For instance, manufacturers can see at a glance if they will potentially exceed the supplier’s contractually agreed capacity limits at specific dates because one or more plants are simultaneously signaling exceptionally high demand. As a preventive measure, you could now try to smooth these demand spikes and balance it more evenly across the previous or following weeks and months.
At the other end, suppliers signal their medium- and long-term production capacities and capacity clusters to the customer. This can happen via automated sourcing RFQ, email bots all the way to direct API integration.
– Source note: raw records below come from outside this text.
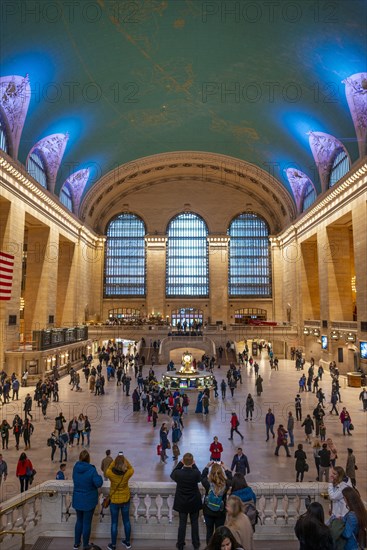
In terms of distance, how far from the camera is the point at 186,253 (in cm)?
4297

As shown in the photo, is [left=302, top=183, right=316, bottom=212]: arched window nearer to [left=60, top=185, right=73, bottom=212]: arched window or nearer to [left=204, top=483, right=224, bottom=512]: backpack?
[left=60, top=185, right=73, bottom=212]: arched window

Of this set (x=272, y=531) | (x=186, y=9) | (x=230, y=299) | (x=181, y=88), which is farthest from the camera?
(x=230, y=299)

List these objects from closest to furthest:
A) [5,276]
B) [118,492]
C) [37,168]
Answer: [118,492] → [5,276] → [37,168]

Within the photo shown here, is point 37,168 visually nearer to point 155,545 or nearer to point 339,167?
point 339,167

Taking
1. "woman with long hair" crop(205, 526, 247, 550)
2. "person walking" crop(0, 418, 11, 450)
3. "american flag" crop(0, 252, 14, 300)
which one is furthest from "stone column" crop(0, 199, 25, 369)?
"woman with long hair" crop(205, 526, 247, 550)

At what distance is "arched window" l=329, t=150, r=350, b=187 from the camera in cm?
2497

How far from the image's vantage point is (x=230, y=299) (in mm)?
42031

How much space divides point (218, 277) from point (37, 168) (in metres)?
21.6

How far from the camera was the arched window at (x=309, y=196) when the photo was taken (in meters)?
31.9

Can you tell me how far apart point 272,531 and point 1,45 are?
63.2 feet

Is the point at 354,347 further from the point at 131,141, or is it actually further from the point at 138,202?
the point at 138,202

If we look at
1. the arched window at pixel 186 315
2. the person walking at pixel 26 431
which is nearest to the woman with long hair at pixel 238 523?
the person walking at pixel 26 431

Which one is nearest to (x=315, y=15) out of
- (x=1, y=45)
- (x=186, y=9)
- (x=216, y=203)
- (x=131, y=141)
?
(x=186, y=9)

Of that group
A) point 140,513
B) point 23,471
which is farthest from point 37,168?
point 140,513
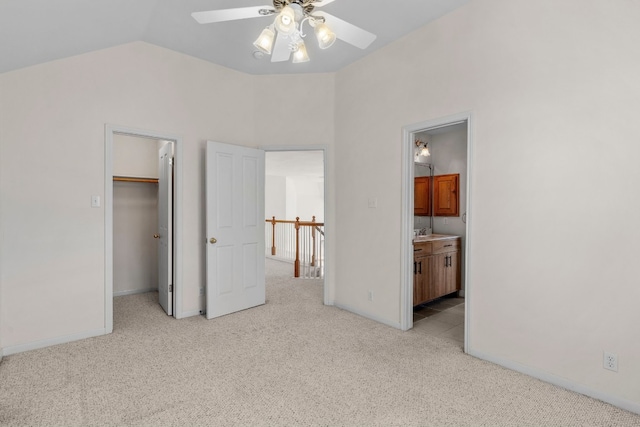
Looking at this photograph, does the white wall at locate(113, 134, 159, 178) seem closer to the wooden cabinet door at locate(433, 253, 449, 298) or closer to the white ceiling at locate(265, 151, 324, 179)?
the white ceiling at locate(265, 151, 324, 179)

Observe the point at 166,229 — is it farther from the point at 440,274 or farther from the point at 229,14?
the point at 440,274

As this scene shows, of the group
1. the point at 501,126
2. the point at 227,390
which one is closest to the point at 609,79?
the point at 501,126

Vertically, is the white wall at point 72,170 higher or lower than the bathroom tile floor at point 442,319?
higher

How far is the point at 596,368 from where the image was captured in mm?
2152

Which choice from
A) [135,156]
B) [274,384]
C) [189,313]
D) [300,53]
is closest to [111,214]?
[189,313]

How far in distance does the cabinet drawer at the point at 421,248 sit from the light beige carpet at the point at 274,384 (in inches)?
37.2

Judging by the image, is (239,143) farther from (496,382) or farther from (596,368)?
(596,368)

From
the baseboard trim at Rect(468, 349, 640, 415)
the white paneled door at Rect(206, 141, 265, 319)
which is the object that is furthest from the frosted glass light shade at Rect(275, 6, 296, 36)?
the baseboard trim at Rect(468, 349, 640, 415)

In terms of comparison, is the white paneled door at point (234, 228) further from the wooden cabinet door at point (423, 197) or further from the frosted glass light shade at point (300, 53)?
the wooden cabinet door at point (423, 197)

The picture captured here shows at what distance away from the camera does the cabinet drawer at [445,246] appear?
4.18 m

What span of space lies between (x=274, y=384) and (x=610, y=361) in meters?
2.20

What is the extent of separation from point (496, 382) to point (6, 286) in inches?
155

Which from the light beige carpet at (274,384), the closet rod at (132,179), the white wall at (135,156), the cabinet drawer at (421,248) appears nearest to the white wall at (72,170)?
the light beige carpet at (274,384)

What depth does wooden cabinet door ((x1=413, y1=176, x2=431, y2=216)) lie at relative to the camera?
5.18 metres
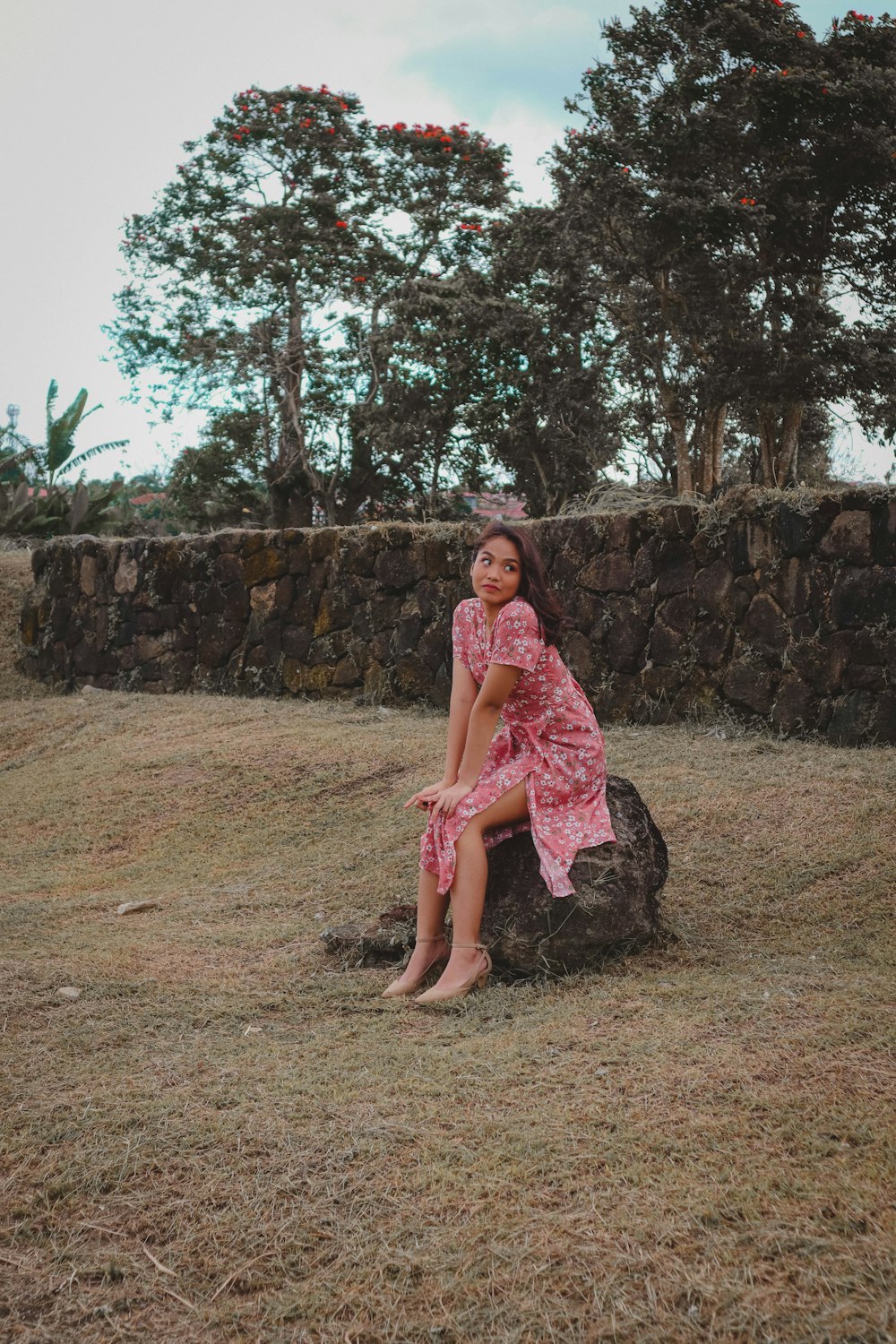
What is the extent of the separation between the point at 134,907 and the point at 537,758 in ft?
6.81

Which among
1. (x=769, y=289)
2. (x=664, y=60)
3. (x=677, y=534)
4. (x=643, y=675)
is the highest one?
(x=664, y=60)

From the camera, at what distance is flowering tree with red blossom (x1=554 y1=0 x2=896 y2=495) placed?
1212cm

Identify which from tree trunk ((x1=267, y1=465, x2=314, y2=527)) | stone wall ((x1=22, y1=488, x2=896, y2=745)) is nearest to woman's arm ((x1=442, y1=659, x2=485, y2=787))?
stone wall ((x1=22, y1=488, x2=896, y2=745))

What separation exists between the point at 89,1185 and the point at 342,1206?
0.54 metres

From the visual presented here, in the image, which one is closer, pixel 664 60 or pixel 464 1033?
pixel 464 1033

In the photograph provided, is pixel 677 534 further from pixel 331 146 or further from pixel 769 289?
pixel 331 146

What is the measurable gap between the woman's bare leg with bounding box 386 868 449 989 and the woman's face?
89cm

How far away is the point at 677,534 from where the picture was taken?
23.5 ft

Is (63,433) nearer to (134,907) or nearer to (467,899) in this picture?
(134,907)

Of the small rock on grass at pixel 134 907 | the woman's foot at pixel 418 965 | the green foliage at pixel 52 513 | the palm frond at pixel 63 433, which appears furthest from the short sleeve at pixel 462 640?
the palm frond at pixel 63 433

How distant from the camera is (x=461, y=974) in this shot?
3535mm

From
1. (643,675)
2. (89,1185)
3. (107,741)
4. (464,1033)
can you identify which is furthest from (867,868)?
(107,741)

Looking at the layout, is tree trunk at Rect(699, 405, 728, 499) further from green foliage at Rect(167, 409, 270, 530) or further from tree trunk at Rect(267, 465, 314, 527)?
green foliage at Rect(167, 409, 270, 530)

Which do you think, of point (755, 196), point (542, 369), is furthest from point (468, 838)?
point (542, 369)
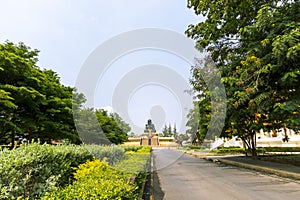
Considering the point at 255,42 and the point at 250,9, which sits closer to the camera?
the point at 255,42

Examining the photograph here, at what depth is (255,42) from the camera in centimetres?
1202

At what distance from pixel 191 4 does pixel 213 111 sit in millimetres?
7045

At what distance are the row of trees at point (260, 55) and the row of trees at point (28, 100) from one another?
36.9 feet

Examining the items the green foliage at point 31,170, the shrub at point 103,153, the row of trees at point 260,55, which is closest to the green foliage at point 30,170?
the green foliage at point 31,170

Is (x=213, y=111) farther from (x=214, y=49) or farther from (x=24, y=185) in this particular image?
(x=24, y=185)

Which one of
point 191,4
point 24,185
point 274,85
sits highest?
point 191,4

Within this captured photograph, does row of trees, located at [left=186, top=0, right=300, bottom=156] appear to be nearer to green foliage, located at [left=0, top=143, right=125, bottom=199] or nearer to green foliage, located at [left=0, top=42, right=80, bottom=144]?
green foliage, located at [left=0, top=143, right=125, bottom=199]

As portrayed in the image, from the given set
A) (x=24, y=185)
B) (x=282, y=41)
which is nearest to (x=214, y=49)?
(x=282, y=41)

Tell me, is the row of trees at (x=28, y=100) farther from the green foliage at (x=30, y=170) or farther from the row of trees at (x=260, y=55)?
the row of trees at (x=260, y=55)

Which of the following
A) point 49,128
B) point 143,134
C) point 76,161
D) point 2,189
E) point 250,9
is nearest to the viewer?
point 2,189

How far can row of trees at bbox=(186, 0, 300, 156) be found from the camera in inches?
393

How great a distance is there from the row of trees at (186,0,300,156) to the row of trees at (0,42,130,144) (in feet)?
36.9

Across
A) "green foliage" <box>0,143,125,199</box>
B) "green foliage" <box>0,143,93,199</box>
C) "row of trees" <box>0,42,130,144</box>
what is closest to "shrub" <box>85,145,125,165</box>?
"green foliage" <box>0,143,125,199</box>

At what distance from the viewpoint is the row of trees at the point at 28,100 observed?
Result: 552 inches
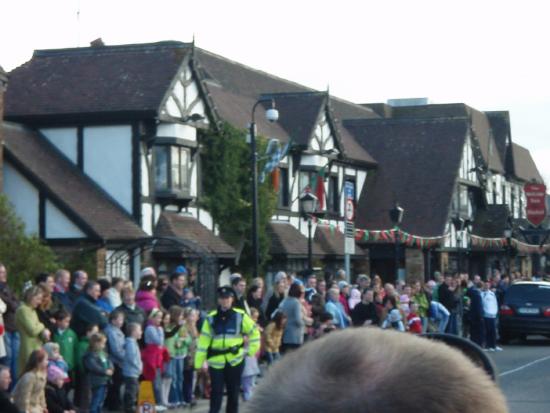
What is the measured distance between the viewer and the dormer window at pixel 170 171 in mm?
30266

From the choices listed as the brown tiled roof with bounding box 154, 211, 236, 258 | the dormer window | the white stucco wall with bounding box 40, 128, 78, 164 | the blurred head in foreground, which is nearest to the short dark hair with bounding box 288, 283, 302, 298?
the brown tiled roof with bounding box 154, 211, 236, 258

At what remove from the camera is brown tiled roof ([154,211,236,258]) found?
97.7 ft

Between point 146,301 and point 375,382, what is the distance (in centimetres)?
1608

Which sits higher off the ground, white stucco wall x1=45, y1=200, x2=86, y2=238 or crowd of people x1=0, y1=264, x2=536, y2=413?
white stucco wall x1=45, y1=200, x2=86, y2=238

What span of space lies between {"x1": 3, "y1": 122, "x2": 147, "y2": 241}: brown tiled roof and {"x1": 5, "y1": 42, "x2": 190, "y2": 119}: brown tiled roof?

Furthermore, suppliers can comment as to why their production capacities are lower at certain points in time, e.g. due to maintenance work, lack of raw materials or vacation close-downs.
Identifying and resolving capacity bottlenecks
On this basis, SupplyOn Capacity Management forecasts critical capacity bottlenecks for certain materials or entire part families and alerts both sides, customer and supplier.
They can now jointly discuss how to mitigate this situation and prevent material bottlenecks. I.e.: May the supplier run more shifts, add more machines, or otherwise reschedule? Can the customer prioritize orders and thus alleviate the bottleneck by shifting material requirements forward or backward? If none of this is not possible, customers can start to look for alternative sources well in advance.
In most cases, however, prioritizing materials is already an effective measure for mitigation. This is why, in SupplyOn Capacity Management, suppliers also report capacity groups. The reason behind: The supplier’s production process for different part numbers is very similar or/and has a common bottleneck. This bottleneck could be limited raw material availability or the use of the very same production line. Knowing this, the customer can then redefine the exact dates and quantities for all affected part numbers, thereby resolving this capacity bottleneck.
As part of the Production-to-Supply suite, SupplyOn Capacity Management can also be extended to include supplier inventories. This allows you to determine if a supplier’s capacity bottleneck could potentially be compensated for by its (forecasted) stock level.
Obtaining transparency across multiple tiers
Businesses can increase visibility even further by extending capacity management to more tiers of their supply chain. To do this, tier-1 suppliers report not only their production capacities but also demand forecasts to their own suppliers. These tier-1 demands are then matched against the tier-2 supplier’s forecasted capacities. Thus, both tier-1 supplier and customer can identify potential supply bottlenecks at a very early stage and take proactive mitigation measures.
All of this adds up to building more resilient supply chains and managing risk proactively. In view of the current economic turmoil and technological upheavals across numerous sectors, safeguarding your production with a sophisticated capacity management system is ever more critical. This not only strengthens the resilience of your supply chain, but also puts you in a better position for the coming upswing as well as for the next crisis stress test. For that is bound to come.